[Document section]

SQL standards-based authorization

  • Scenario

    If the users of an EMR cluster cannot use the HDFS or Hive Client to access Hive data, they can only use HiveServer2 (Beeline client or JDBC code) to run Hive scripts. In this case, the SQL standards-based authorization mechanism is required.

    For more information, see the Hive documentation.

  • Add authorization configuration parameters

    The parameter settings are provided for HiveServer2.

    1. In the Service Configuration section of the Configure tab, click hive-site.
    2. Click Custom Configuration in the upper-right corner and add the configuration parameters described in the following table.
      Key Value
      hive.security.authorization.enabled true
      hive.users.in.admin.role hive
      hive.security.authorization.createtable.owner.grants ALL
  • Restart HiveServer2
    1. In the left-side navigation pane, choose Cluster Service > Hive. On the page that appears, choose Actions > Restart HiveServer2 in the upper-right corner.
    2. In the Cluster Activities dialog box, configure relevant parameters and click OK. In the Confirm message, click OK.

      Click History in the upper-right corner to view the task progress.

  • Access control commands

    For more information, see the Hive documentation.

  • Verification
    • Access the testtbl table created by user test over the Beeline client as user foo.
      2: jdbc:hive2://emr-header-1.cluster-xxx:10> select * from testtbl;
      Error: Error while compiling statement: FAILED: HiveAccessControlException Permission denied: Principal [name=foo, type=USER] does not have following privileges for operation QUERY [[SELECT] on Object [type=TABLE_OR_VIEW, name=default.testtbl]] (state=42000,code=40000)

[Saved entries]
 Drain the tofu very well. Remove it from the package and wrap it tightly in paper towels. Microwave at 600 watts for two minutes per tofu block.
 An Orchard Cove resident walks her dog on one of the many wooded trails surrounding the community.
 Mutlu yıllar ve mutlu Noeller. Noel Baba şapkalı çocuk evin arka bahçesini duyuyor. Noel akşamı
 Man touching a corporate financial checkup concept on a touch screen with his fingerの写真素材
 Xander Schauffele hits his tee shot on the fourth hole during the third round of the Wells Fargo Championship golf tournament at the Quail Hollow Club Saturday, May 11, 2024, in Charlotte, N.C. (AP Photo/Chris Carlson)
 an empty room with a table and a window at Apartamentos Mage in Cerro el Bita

[Tasks to complete]
(1) Answer these about the Hive authorization section:
(a) Through what two means does HiveServer2 let users run Hive scripts in the scenario described?
(b) What value is given for the key hive.users.in.admin.role?
(c) In which dialog box are parameters configured when restarting HiveServer2?
(2) Proceed with the Hive authorization section, picking up right after its final line.

[Your responses]
(1)
(a) The Beeline client or JDBC code.
(b) hive
(c) The Cluster Activities dialog box.

(2)
    • Grant permissions.
      Switch to user test and run the grant command to grant user foo the select operation permission.
      hive> grant select on table testtbl to user foo;
       OK
       Time taken: 1.205 seconds
    • User foo can perform the select operation.
      0: jdbc:hive2://emr-header-1.cluster-xxxxx:10> select * from testtbl;
      INFO  : OK
      +------------+--+
      | testtbl.a  |
      +------------+--+
      | hz         |
      +------------+--+
      1 row selected (0.787 seconds)
    • Revoke permissions.
      Switch back to user test and revoke the select operation permission granted to user foo.
        hive> revoke select from user foo;
          OK
          Time taken: 1.094 seconds
    • User foo cannot perform the select operation on the data in the testtbl table.
      0: jdbc:hive2://emr-header-1.cluster-xxxxx:10> select * from testtbl;
      Error: Error while compiling statement: FAILED: HiveAccessControlException Permission denied: Principal [name=foo, type=USER] does not have following privileges for operation QUERY [[SELECT] on Object [type=TABLE_OR_VIEW, name=default.testtbl]] (state=42000,code=40000)